_Aim of the exercise_
Rewrite the listing lines from the one containing "What is the distance that" through the one containing "1900 millimetres", substituting "granite boulder" for "stone boulder" and leaving every other character unchanged.
----- Material provided
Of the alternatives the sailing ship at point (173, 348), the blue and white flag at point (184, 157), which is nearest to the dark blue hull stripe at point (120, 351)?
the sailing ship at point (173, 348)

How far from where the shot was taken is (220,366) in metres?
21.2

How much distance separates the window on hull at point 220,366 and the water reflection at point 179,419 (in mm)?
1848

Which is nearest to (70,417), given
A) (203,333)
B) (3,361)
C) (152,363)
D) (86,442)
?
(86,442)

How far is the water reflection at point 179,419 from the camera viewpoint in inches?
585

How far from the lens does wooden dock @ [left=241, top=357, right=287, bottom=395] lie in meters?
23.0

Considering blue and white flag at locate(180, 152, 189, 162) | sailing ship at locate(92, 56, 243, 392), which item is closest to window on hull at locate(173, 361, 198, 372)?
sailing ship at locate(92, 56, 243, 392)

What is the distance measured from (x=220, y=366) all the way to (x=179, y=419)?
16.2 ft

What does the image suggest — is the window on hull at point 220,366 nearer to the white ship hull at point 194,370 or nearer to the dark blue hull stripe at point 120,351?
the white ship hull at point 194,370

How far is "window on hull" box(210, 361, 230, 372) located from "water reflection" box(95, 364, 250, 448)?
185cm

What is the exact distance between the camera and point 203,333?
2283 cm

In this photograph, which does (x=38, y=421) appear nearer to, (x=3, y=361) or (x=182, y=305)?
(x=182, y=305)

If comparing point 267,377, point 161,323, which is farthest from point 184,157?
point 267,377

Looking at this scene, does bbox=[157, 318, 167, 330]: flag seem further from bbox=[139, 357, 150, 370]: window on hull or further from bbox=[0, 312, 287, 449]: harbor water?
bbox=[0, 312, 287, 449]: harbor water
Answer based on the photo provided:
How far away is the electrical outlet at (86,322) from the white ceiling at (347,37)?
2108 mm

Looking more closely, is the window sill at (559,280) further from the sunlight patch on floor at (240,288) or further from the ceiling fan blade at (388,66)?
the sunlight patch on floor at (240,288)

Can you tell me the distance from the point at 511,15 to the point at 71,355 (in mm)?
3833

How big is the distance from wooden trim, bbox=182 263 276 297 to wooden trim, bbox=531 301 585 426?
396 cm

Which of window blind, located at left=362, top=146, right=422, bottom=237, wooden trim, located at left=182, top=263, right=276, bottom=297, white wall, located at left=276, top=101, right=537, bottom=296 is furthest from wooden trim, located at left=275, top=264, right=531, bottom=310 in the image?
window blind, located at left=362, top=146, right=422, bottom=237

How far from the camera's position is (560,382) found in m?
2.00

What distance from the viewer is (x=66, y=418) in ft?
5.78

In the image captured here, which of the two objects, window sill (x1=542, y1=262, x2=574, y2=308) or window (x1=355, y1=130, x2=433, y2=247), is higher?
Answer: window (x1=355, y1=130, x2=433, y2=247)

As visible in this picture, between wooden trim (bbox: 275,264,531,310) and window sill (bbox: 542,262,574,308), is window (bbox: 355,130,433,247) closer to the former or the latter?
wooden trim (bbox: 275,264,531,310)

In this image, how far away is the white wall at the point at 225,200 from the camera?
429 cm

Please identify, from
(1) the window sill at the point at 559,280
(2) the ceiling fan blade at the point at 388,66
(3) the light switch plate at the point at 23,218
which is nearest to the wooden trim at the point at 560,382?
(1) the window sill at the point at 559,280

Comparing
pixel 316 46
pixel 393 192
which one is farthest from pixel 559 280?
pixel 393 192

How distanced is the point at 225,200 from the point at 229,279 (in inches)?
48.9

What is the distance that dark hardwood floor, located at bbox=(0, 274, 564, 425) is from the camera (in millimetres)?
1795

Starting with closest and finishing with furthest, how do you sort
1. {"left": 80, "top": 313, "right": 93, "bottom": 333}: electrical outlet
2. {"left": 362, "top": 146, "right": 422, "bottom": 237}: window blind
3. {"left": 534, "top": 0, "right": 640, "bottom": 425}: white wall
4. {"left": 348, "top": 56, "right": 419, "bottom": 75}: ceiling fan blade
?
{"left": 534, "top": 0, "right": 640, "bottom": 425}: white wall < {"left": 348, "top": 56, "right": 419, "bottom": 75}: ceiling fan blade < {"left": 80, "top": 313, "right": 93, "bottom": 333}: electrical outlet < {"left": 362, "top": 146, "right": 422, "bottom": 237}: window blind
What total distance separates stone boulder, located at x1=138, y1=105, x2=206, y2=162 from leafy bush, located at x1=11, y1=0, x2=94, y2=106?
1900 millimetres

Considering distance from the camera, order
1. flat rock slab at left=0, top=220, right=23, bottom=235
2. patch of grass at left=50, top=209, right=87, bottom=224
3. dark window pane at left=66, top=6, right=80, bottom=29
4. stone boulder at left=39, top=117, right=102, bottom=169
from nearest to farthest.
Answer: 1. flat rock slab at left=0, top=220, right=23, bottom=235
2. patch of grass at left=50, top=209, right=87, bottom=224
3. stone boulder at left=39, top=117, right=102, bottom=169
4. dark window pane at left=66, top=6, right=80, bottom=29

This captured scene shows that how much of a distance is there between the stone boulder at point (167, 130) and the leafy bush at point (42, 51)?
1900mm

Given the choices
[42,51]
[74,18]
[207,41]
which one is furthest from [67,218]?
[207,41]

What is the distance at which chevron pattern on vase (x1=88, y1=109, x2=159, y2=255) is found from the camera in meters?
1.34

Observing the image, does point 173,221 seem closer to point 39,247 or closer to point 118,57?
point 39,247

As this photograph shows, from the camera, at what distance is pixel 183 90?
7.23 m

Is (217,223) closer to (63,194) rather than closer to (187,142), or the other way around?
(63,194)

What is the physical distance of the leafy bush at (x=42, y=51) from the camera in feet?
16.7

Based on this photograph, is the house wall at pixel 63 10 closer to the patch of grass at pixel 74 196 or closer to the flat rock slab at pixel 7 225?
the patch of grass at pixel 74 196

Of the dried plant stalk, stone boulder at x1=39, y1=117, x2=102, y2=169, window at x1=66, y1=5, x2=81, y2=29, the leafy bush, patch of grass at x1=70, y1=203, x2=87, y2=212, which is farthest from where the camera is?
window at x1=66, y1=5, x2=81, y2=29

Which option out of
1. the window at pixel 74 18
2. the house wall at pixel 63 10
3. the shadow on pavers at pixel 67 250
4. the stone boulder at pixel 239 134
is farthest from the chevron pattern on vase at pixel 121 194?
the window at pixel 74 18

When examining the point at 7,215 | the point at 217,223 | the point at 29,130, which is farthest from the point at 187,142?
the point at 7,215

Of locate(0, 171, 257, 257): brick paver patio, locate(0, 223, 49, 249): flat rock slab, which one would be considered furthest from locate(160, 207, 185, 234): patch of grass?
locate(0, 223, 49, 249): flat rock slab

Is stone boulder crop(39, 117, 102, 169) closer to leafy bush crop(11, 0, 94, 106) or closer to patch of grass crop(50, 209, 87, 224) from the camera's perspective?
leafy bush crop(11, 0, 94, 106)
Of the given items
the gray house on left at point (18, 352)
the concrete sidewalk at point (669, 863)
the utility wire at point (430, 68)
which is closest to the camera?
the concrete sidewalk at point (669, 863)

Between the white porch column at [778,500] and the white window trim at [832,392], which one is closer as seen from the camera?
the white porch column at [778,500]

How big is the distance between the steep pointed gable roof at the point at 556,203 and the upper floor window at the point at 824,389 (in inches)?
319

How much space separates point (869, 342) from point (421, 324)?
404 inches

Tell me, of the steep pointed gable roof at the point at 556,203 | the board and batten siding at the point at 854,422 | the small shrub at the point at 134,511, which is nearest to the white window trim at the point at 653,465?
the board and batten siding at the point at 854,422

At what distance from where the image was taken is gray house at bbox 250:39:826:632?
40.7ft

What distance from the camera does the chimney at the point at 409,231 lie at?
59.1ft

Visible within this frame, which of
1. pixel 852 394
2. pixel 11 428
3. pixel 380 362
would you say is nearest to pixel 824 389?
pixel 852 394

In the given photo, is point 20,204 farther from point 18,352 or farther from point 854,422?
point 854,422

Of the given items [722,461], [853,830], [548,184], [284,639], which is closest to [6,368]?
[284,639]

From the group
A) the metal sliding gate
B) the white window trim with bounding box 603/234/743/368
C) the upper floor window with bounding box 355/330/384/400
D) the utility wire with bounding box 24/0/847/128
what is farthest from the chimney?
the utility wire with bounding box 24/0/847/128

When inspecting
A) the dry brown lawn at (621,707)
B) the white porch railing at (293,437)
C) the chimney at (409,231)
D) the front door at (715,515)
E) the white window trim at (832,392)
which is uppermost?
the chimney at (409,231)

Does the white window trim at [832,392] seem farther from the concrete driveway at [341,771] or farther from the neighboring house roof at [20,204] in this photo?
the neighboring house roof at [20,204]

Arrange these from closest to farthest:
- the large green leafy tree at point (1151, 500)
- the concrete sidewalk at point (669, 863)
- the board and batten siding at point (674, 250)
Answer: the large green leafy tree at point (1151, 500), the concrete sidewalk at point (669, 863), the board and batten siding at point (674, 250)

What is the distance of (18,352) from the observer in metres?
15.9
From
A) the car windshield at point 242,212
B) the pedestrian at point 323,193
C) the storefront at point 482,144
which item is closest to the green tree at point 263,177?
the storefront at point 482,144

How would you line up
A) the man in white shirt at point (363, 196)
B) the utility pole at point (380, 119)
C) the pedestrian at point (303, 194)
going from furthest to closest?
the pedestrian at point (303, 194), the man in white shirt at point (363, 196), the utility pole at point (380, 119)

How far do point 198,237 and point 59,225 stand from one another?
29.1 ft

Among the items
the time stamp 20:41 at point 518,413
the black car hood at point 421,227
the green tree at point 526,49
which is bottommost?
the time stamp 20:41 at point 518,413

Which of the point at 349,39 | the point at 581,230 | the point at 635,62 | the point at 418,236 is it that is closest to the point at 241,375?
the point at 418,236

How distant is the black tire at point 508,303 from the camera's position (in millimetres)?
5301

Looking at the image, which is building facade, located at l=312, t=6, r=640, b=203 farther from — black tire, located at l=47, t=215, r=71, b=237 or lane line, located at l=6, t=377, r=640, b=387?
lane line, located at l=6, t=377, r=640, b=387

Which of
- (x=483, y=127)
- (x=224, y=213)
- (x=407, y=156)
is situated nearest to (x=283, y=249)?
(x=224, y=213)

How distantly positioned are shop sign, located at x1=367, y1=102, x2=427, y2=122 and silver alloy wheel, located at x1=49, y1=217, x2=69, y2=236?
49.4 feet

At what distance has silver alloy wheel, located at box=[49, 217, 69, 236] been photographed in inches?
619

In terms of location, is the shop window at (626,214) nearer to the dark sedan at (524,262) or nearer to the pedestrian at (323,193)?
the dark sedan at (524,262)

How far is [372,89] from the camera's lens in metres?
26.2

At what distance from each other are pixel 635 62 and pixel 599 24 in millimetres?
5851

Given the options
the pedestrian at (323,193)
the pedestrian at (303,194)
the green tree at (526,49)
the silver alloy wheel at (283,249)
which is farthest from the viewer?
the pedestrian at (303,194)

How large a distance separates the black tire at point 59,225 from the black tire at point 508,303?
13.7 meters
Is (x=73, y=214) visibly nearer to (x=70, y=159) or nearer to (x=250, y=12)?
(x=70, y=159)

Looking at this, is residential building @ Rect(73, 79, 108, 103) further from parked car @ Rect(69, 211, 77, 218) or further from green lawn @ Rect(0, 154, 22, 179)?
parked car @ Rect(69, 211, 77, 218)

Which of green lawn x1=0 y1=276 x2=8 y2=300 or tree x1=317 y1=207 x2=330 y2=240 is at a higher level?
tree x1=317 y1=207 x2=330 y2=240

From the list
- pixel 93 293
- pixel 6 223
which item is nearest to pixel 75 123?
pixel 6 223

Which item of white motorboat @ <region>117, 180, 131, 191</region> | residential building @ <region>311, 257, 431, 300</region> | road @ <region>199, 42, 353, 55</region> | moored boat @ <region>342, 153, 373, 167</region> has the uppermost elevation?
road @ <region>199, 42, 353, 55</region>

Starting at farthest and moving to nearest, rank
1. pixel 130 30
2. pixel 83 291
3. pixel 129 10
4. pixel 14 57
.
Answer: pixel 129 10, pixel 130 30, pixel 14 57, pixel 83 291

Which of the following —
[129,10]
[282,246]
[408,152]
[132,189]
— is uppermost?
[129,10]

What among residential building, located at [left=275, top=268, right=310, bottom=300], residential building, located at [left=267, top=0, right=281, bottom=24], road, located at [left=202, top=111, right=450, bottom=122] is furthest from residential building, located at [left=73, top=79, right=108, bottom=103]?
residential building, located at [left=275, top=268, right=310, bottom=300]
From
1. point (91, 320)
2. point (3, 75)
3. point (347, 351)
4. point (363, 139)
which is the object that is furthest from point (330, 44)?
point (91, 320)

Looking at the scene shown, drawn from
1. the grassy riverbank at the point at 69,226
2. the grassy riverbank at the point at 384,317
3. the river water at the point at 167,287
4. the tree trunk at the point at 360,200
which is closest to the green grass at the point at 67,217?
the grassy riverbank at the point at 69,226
----------
_Task output_
What is the distance that dark hardwood floor, located at bbox=(0, 274, 564, 425) is from the camera (in millimetres)?
1795

Starting with closest and finishing with furthest, how do you sort
1. {"left": 80, "top": 313, "right": 93, "bottom": 333}: electrical outlet
2. {"left": 362, "top": 146, "right": 422, "bottom": 237}: window blind
3. {"left": 534, "top": 0, "right": 640, "bottom": 425}: white wall
4. {"left": 348, "top": 56, "right": 419, "bottom": 75}: ceiling fan blade
?
{"left": 534, "top": 0, "right": 640, "bottom": 425}: white wall < {"left": 348, "top": 56, "right": 419, "bottom": 75}: ceiling fan blade < {"left": 80, "top": 313, "right": 93, "bottom": 333}: electrical outlet < {"left": 362, "top": 146, "right": 422, "bottom": 237}: window blind
What total distance separates granite boulder, located at x1=138, y1=105, x2=206, y2=162 from leafy bush, located at x1=11, y1=0, x2=94, y2=106?
1900 millimetres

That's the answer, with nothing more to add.